I have outlined the anti-union arguments and some of the associated problems in an article for The Nation. And a few days later, Politico’s Brian Mahoney reported ($) from ALEC’s winter meeting that “specifically the groups are looking at counties in Washington, Montana, Wisconsin, Ohio, Pennsylvania and — perhaps most aggressively — Kentucky.”

Well the ball just dropped. Yesterday, a county in southwestern Kentucky, approximately halfway between Louisville and Paducah, voted for preliminary approval of a county-level right-to-work ordinance.

The vote, reported by Katie Brandenburg of the Bowling Green Daily News, appeared to come out of nowhere. It was listed on the agenda as “an Ordinance Relating to the Promotion of Economic Development and Commerce,” and one of the magistrates stated that he only found out about the ordinance on the morning of the vote.

If Warren County, Kentucky, takes the final step to passing its local right to work ordinance next week, it will represent the beginning of a long fight over the legality of such local laws.
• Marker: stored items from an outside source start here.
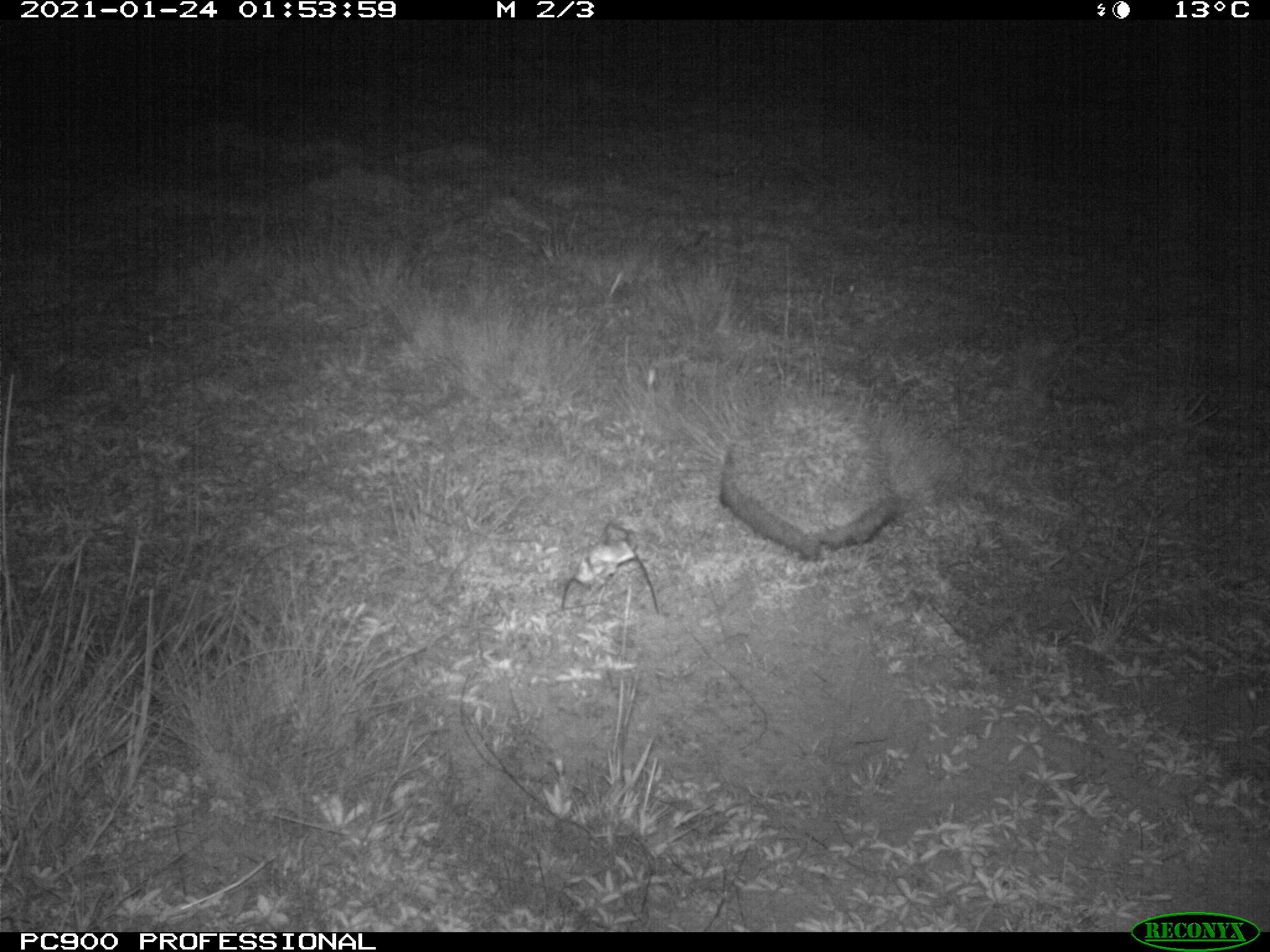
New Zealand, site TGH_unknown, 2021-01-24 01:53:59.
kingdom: Animalia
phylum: Chordata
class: Mammalia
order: Eulipotyphla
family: Erinaceidae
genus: Erinaceus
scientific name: Erinaceus europaeus europaeus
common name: european hedgehog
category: hedgehog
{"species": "hedgehog (european hedgehog) (Erinaceus europaeus europaeus)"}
Promoters of the effort argue that although federal labor law generally preempts any local ordinances, Section 14(b) of the Taft-Hartley Act, which permits right-to-work laws in “any state or territory,” is ambiguous as to whether it applies to cities and counties. They argue that counties are subdivisions of the state, and home rule cities have been delegated authority by the state, so these entities should be included under the term “state.”

While I think the anti-union argument is wrong, this has all the earmarks of an eventual Supreme Court case in the making. And this week has already shown that the Court is capable of some truly anti-labor decisions.